▸ Task brief: Revise the listing from the line with "How far from the" through the end, replacing "camera" with "lens" and changing nothing else.

▸ Supplied information:
---

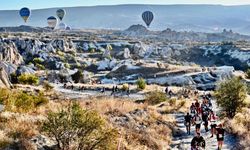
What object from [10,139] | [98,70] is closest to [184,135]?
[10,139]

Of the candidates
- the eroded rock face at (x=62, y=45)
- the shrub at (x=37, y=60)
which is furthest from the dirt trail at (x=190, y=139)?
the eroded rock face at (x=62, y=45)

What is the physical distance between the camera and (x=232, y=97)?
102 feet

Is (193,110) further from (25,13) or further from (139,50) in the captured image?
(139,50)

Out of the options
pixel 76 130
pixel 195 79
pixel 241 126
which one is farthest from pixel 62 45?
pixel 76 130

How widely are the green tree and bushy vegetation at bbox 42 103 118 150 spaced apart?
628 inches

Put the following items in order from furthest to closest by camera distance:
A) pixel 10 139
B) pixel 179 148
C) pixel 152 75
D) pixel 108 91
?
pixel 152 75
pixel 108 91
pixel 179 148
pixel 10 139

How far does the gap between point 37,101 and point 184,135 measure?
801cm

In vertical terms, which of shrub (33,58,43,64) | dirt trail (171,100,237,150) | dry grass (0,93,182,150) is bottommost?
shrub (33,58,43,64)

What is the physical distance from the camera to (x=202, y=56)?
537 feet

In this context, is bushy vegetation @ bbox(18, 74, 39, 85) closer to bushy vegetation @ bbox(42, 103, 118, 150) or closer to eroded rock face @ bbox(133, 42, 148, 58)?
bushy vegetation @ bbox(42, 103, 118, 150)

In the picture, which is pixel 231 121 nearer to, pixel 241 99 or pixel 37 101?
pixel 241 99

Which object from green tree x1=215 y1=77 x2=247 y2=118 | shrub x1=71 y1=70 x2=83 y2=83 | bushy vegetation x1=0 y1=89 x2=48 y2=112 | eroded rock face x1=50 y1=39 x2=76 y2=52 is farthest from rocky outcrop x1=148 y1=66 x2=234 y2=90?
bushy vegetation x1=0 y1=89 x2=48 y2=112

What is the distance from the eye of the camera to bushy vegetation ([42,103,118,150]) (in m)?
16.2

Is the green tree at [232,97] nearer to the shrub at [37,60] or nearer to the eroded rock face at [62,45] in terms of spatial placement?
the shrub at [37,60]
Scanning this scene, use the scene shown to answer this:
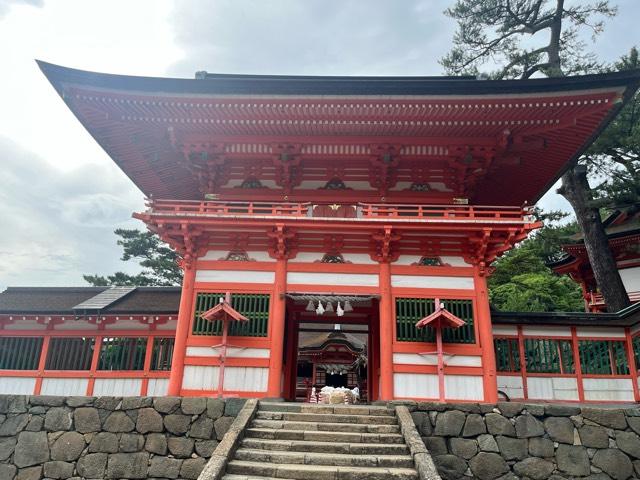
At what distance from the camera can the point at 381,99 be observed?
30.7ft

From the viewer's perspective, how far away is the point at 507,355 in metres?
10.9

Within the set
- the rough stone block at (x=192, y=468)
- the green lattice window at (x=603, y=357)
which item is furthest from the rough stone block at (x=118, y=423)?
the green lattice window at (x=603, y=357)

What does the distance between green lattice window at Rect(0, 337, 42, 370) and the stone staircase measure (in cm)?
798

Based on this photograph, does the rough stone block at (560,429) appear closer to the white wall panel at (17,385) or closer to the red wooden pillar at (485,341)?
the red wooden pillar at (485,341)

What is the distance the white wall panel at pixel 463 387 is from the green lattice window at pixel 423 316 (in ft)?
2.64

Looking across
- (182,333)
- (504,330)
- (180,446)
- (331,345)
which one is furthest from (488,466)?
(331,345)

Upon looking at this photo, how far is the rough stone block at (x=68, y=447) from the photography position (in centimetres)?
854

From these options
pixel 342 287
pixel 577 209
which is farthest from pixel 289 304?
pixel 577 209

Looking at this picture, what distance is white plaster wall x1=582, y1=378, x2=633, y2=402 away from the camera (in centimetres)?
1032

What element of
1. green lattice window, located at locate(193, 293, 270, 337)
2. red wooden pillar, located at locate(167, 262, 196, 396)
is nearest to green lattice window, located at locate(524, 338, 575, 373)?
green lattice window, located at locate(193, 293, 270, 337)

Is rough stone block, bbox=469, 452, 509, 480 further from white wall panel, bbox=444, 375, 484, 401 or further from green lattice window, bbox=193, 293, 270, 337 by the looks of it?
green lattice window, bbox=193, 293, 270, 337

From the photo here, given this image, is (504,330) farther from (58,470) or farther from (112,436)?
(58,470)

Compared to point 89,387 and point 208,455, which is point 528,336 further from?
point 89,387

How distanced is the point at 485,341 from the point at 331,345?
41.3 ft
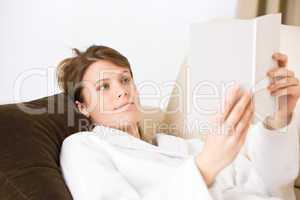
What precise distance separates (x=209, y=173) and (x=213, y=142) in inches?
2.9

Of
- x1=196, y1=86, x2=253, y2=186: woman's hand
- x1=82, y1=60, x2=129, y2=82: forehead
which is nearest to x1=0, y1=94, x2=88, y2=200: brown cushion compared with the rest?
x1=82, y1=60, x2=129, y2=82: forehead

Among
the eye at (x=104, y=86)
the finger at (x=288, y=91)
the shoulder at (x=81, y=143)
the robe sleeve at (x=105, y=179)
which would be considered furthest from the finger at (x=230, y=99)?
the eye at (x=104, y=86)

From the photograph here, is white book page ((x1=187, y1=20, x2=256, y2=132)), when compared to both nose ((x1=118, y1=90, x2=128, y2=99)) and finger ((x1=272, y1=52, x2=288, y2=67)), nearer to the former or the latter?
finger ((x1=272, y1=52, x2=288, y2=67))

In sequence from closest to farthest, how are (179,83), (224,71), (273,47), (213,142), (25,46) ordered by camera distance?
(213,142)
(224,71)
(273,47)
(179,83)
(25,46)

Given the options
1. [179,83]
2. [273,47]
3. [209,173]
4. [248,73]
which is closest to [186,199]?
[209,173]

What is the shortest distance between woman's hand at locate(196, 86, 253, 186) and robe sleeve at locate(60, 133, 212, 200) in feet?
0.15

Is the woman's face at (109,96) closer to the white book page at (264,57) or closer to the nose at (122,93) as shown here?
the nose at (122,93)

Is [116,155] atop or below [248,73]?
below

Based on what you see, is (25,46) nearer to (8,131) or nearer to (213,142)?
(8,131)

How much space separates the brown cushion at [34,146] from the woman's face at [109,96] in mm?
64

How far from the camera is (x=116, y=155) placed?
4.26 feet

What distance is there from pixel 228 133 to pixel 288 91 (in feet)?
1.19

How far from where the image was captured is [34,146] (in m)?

---

▸ Response below:
How far from the lens is (x=116, y=155) placed?
4.26 feet

What distance is there from pixel 228 133 to pixel 288 91 (in feet)?
1.19

How far from where the image was captured is [34,146] (in m)?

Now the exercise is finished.